I am all too aware of how fragile and fleeting that sense can be, and have seen too many friends step out of these connections because they ultimately felt once again ignored, or, at worst, betrayed. I am grateful beyond words that this never happened in my faith-life – that while my pop-culture connections began to devolve into judgement cast on me because I was not “into” the right stuff, amongst my Christian friends I found nothing but unconditional acceptance.
It does break my heart that this is not everyone’s experience.
I can also understand the desperation one might feel at the sense that this thing they love – this character, this world, this story – that is something they have belonged to is fading. It is no longer what it was…and if that’s the case, what might that mean for someone for whom these stories mean so much? Could it feel like being told that these stories don’t really matter, and neither do you? I wouldn’t wish that on anyone.
The thing is…I think there’s hope. I know it’s a horrible cliché but:
As much as I have been disappointed, then bewildered, then…resigned…as I have watched DCU unfold, there has been a very interesting development.

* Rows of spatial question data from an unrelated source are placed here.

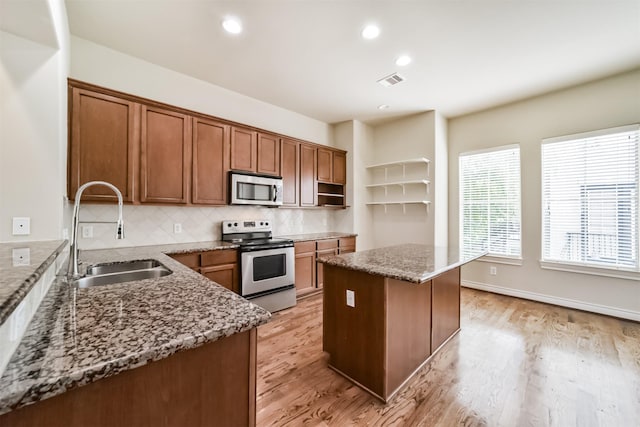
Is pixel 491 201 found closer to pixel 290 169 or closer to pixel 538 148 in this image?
pixel 538 148

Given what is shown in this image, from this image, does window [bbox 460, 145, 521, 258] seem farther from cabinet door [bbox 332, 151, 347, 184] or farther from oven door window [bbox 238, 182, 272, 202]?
oven door window [bbox 238, 182, 272, 202]

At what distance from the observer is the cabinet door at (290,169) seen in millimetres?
3821

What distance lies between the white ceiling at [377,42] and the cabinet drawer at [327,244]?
2158mm

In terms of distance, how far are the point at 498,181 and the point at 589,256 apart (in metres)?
1.43

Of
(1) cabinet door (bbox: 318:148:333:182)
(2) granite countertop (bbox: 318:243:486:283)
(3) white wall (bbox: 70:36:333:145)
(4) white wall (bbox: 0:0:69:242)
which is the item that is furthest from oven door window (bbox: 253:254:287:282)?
(3) white wall (bbox: 70:36:333:145)

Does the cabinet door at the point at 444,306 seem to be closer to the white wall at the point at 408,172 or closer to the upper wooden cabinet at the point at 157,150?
the white wall at the point at 408,172

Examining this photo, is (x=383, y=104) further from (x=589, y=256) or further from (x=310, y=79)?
(x=589, y=256)

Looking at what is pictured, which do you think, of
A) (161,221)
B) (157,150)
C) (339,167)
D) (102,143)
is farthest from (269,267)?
(339,167)

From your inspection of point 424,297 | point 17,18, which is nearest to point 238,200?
point 17,18

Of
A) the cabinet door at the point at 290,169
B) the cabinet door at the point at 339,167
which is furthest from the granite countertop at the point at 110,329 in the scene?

Wonder Woman was largely appreciated by audiences around the world. As I covered in my review of Aquaman, while it’s hard to pin down exactly whether we call the movie good or not, it was an undeniably fun ride that more than justified the budget. Oddly, while WB have been losing what may be perceived as core to the whole enterprise – namely stars Ben Affleck and Henry Cavil as the two most recognisable superheroes in existence – the decision has not been to abandon the DCEU, but to double down on the things that are working for it. Everyone liked Margot Robbie as Harley Quinn? Great, have a whole movie (yeah, I know it’s an ensemble, but come one). Feeling that the genre in general has been a little dour and serious? Shazam! was one of the most legitimately fun movies I’ve seen in ages. Really, it made me feel like a kid again. That is movie magic.
There’s something magnificent about this direction. Taking sometimes disparate pieces from something that’s not totally working, and reworking them into something new. Something better? That remains to be seen. But for now, people seem to be enjoying these superhero movies where the guiding principle seems to be: “Let’s have ourselves a good time.”
Odd choices, false starts and missteps – none of these mean we need to abandon anything. When I think of the challenges I’ve had getting momentum going with this site…well, I don’t feel so bad about it.